I am the clean-up hitter.
| Does a good person think like | I do? I do. I don’t care what you think. I am. I am. I am.
I have been a god before. In the Gulf War, I was Superman with an M-16 and a sniperscope. I could see miles and miles like a desert raptor. I wore black smoke from oil fires like a cape.
I will tell you my dream. Last night I dreamt I was in a jail cell. In the dream, I am white light. Iron bars melt. Walls crumble. I stand among ruins wearing a crown of spines. Though
I walk in the valley of shadows, I shall fear no evil, for I am the Golden Calf. I am gathering my twelve apostles. Join me.
I see you. I see you.
I squeeze off another round.
— Vince Gotera, from Ghost Wars (2003).
Louise Glück opens her poem "Siren" with this line: "I became a criminal when I fell in love." Well, the most notorious criminal of 2002 was the Beltway Sniper, aka the Washington, DC, Sniper. I'm not quite sure exactly when I started writing "Sniper, 2002" but there had probably been several deaths already; in the sniper's killing spree, carried out "during three weeks in October 2002 . . . [eventually] ten people were killed and three others critically injured" (Wikipedia). I'm pretty sure it was Glück's word "criminal" that bridged me to the "sniper" topic.
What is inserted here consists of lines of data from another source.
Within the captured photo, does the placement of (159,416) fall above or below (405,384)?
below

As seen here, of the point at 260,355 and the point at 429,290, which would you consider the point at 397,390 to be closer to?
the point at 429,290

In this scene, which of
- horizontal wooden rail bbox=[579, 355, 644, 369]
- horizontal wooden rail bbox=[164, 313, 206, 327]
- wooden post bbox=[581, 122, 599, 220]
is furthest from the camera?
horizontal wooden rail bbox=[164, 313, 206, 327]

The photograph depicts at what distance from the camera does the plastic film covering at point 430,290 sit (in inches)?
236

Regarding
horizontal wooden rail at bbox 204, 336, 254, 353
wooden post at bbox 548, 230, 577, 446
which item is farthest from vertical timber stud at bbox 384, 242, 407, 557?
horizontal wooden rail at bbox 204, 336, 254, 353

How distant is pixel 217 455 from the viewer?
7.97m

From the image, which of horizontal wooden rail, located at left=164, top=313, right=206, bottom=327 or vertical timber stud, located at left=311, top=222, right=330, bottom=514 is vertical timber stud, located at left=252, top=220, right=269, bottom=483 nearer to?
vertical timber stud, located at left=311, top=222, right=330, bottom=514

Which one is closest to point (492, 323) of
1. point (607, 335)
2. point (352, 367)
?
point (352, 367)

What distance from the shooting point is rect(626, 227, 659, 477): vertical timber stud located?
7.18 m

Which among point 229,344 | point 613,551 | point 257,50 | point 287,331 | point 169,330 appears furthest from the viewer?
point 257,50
I have had a healthy interest in crime-solving, especially forensics and profiling, for a long time. I originally started the poem in the voice of a profiler — in fact an early title was "Profiler" — trying to get into the head of the Beltway sniper who had not yet been caught, take on his persona, so to speak. If the FBI could psych out his "moves," he could be apprehended by knowing ahead of time where he would be and what he would do.
Imitating poetry in the way we were doing it in class, we also spoke about "moves": what moves might Glück conceivably make in writing a poem on a sniper, based on the moves she had already made in "Siren," a poem spoken by "the other woman" in a love triangle. That speaker says, "I wanted to marry you, I wanted / Your wife to suffer." And "I sat in the dark on your front porch" — a deliciously stalkerish moment. Etc.
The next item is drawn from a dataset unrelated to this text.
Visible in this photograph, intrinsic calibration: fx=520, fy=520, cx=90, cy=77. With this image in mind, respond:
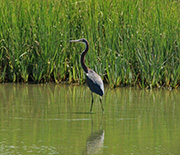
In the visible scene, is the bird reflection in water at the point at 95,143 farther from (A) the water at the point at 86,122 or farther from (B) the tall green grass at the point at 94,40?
(B) the tall green grass at the point at 94,40

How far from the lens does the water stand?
5.98 metres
I imagined that, mirroring Glück's "other woman," my sniper would be similarly self-obsessed; he would speak in ultra-bold and aggressive, even outrageous, first-person declarations, always starting with the word "I." Before I got too far along with the poem, the authorities arrested a man named John Allen Muhammad, who turned out to be a US Army Iraq-war veteran. That bit of info led me to abandon my FBI approach: profiler as speaker morphed into sniper as speaker, and the poem pretty much wrote itself.
If you compare "Sniper, 2002" to "Siren," you'll see there's not much of Glück's influence left. The poem quickly became my own poem — or rather a poem in its own right — rather than simply an imitation of her poem. In an epigraph, however, I do give props to Glück because she and her marvelously rendered and imagined speaker got me going and showed me the way.
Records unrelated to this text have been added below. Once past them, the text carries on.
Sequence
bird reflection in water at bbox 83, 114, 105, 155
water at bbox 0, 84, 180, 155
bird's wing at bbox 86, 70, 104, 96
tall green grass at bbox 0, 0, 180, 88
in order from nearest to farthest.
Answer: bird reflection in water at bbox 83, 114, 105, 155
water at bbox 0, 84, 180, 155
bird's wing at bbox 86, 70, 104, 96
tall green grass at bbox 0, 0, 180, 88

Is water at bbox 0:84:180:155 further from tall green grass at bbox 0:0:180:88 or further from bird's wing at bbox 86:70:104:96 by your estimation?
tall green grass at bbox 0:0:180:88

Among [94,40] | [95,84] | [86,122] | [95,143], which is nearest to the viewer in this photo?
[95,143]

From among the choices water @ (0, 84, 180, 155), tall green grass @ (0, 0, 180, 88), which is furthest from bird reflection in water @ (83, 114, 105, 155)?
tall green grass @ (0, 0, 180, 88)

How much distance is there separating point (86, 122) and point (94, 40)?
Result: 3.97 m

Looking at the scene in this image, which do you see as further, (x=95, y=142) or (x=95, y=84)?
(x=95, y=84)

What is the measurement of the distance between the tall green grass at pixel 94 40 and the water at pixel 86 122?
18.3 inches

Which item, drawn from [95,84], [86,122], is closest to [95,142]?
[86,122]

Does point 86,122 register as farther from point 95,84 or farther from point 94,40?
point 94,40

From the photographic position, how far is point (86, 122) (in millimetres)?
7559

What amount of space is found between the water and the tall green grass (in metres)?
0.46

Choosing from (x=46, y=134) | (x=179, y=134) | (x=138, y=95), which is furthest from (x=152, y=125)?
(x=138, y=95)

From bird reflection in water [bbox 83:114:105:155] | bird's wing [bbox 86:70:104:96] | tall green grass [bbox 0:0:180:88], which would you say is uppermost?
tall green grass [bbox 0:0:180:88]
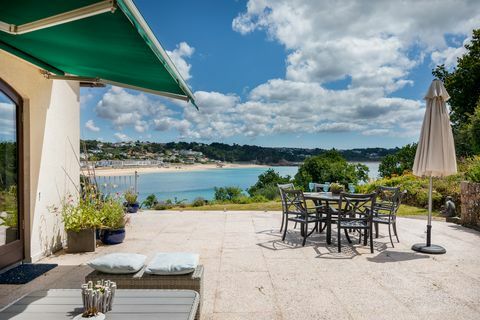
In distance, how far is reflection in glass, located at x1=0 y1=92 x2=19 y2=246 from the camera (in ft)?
15.7

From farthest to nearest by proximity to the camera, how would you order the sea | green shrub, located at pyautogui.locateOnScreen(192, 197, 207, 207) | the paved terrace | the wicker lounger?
the sea → green shrub, located at pyautogui.locateOnScreen(192, 197, 207, 207) → the paved terrace → the wicker lounger

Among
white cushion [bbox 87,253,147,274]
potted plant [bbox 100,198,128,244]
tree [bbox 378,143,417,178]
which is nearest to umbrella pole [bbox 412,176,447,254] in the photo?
white cushion [bbox 87,253,147,274]

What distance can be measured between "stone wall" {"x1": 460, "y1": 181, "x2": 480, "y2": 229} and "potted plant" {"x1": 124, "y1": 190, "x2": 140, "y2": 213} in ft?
26.8

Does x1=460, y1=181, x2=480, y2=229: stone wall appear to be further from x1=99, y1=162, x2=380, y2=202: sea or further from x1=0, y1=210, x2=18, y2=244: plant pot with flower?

Leave me a comment below, okay? Let's talk. Ingat, friends . . . take good care.
One small footnote: if you're a regular reader of the blog, you know that I usually include photo or art images. In this case, I decided to use none. I just didn't know how to illustrate this post without potentially causing pain to someone or other. The victims, their families, the Muhammad and Malvo families have suffered enough (Muhammad had an underage apprentice, Lee Boyd Malvo).